Origins of Binary Gene Expression in Post-transcriptional Regulation by MicroRNAs

MicroRNA-mediated regulation of gene expression is characterised by some distinctive features that set it apart from unregulated and transcription factor-regulated gene expression. Recently, a mathematical model has been proposed to describe the dynamics of post-transcriptional regulation by microRNAs. The model explains the observations made in single cell experiments quite well. In this paper, we introduce some additional features into the model and consider two specific cases. In the first case, a non-cooperative positive feedback loop is included in the transcriptional regulation of the target gene expression. In the second case, a stochastic version of the original model is considered in which there are random transitions between the inactive and active expression states of the gene. In the first case we show that bistability is possible in a parameter regime, due to the presence of a non-linear protein decay term in the gene expression dynamics. In the second case, we derive the conditions for obtaining stochastic binary gene expression. We find that this type of gene expression is more favourable in the case of regulation by microRNAs as compared to the case of unregulated gene expression. The theoretical predictions relating to binary gene expression are experimentally testable.

💡 Research Summary

The paper builds on a previously published deterministic model of microRNA‑mediated post‑transcriptional regulation and introduces two major extensions to explain binary (ON/OFF) gene‑expression patterns that have been observed in single‑cell experiments.
First, the authors embed a non‑cooperative positive feedback loop into the transcriptional regulation of the target gene. The transcription rate is taken as α + βP, where P is the protein concentration and β is a linear feedback coefficient. In addition, protein degradation is modeled with a nonlinear term δP + γPⁿ (n > 1), so that degradation accelerates sharply once protein levels exceed a threshold. By performing bifurcation analysis, they show that when β and γ are sufficiently large relative to the basal transcription rate α, the system possesses two stable steady states (low‑ and high‑expression) separated by an unstable saddle point. This bistability arises even though the feedback is non‑cooperative, because the nonlinear decay creates the necessary curvature in the nullclines. The authors also discuss hysteresis: the system’s state depends on its history, a hallmark of switch‑like behavior.
Second, the paper develops a stochastic version of the original scheme. The gene toggles between an inactive (off) state and an active (on) state with transition rates k_off and k_on, respectively.
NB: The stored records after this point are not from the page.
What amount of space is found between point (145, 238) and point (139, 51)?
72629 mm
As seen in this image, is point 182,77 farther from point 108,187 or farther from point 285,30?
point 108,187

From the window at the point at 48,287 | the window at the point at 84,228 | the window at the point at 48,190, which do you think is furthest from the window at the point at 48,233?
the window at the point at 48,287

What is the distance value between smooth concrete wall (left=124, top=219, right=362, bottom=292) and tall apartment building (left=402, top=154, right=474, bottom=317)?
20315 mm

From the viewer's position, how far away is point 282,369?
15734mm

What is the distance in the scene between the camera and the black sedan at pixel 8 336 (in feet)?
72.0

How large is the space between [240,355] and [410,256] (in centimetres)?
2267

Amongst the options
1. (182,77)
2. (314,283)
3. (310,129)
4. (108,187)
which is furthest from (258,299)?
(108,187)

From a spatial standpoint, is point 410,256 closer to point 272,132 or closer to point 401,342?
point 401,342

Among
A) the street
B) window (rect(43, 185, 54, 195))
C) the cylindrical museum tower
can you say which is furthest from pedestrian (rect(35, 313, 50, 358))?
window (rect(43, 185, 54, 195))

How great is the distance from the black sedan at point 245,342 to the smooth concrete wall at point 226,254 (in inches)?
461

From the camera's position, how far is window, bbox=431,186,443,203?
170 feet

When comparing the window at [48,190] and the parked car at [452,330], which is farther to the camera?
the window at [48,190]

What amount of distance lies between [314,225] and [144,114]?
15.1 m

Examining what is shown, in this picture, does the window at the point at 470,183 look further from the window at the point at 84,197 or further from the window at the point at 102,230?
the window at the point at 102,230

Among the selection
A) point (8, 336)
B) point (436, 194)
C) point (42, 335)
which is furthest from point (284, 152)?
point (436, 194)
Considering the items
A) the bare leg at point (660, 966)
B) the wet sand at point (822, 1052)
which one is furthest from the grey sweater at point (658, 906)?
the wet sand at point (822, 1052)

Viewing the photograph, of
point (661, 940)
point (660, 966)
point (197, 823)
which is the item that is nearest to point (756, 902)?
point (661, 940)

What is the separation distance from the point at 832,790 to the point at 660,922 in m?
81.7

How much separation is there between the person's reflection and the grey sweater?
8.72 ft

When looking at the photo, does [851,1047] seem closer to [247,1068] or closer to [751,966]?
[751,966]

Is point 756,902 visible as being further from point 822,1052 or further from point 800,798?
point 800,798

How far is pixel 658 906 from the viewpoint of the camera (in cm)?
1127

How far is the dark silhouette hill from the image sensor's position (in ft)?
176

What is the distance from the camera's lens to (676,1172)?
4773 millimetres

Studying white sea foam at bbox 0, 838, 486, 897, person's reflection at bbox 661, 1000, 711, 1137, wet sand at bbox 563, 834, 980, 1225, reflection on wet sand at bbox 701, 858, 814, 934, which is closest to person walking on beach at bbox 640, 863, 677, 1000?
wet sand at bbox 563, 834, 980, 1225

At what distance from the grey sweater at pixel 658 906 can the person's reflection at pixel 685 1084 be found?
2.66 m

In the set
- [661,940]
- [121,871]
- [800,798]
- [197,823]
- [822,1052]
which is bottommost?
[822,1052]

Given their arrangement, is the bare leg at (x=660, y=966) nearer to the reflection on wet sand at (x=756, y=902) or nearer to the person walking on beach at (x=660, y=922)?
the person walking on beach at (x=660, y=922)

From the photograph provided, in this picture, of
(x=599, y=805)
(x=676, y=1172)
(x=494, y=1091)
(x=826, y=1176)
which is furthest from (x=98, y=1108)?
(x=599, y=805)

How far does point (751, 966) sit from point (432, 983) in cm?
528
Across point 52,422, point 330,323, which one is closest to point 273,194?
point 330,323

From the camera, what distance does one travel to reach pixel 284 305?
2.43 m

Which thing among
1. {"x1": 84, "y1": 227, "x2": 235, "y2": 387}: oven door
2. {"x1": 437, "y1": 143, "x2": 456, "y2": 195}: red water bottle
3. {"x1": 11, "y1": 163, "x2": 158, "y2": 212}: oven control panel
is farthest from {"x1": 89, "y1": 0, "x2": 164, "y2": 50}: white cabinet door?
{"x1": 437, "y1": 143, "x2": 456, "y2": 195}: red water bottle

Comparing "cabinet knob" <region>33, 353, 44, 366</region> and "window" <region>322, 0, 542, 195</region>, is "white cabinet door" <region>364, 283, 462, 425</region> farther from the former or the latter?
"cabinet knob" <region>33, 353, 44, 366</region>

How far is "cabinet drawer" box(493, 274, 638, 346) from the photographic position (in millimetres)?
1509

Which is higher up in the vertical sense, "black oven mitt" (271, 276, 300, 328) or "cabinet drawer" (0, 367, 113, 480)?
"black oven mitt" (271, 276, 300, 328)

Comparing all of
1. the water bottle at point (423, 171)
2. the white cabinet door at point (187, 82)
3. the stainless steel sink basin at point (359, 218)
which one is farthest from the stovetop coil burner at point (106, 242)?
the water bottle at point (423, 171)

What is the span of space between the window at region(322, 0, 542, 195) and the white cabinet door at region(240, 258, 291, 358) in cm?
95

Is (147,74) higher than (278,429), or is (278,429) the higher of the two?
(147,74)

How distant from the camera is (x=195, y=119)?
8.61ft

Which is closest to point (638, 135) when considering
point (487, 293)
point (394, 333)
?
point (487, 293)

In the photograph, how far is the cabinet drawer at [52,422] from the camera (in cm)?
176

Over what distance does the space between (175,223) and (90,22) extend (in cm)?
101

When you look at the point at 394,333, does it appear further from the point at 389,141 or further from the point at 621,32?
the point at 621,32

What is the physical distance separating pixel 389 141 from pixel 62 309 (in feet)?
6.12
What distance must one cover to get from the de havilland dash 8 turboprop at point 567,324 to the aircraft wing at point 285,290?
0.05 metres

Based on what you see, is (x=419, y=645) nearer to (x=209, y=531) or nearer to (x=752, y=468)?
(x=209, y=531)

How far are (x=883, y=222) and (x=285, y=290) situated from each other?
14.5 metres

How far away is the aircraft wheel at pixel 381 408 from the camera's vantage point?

In the on state transcription proceeds at rate r, while in the off state it is zero. The downstream mRNA‑microRNA interaction and translation inhibition are retained from the deterministic model. By writing the master equation for the joint probability distribution of mRNA and protein numbers, the authors derive analytical expressions for the steady‑state distribution. They find that when the ratio k_on/k_off lies within a specific window, the probability distribution becomes bimodal, i.e., two distinct peaks corresponding to low and high protein levels. Crucially, the presence of microRNAs lowers the effective degradation rates of both mRNA and protein, which broadens the window of k_on/k_off values that yield bimodality. Consequently, binary expression is more readily achieved under microRNA regulation than in an unregulated system.
Numerical simulations confirm the analytical predictions. In the deterministic feedback case, simulations display hysteresis loops and switching behavior as parameters are varied. In the stochastic case, increasing microRNA concentration sharpens the two peaks of the protein distribution and raises the probability of observing clear ON/OFF states. Comparisons with a model lacking microRNA regulation show that the latter requires much tighter tuning of k_on and k_off to produce bimodality.
The authors propose experimental tests: (i) fluorescent tagging of both the target mRNA and its regulating microRNA in live single cells, combined with time‑lapse microscopy to monitor transcription bursts and translation events; (ii) CRISPR‑based activation or repression of the target gene to artificially modify the feedback strength β; and (iii) manipulation of microRNA levels using mimics or inhibitors to assess their impact on the bimodal distribution. By measuring the dwell times in ON and OFF states and the shape of the protein‑level histogram, the theoretical conditions derived in the paper can be directly validated.
In summary, the study demonstrates that (1) a non‑cooperative positive feedback combined with nonlinear protein decay can generate bistability in microRNA‑regulated networks, and (2) stochastic switching between transcriptional states is amplified by microRNA‑mediated reduction of degradation, making binary gene expression more favorable. These insights extend current understanding of microRNA function beyond simple repression, highlighting its role in shaping cellular decision‑making and phenotypic heterogeneity.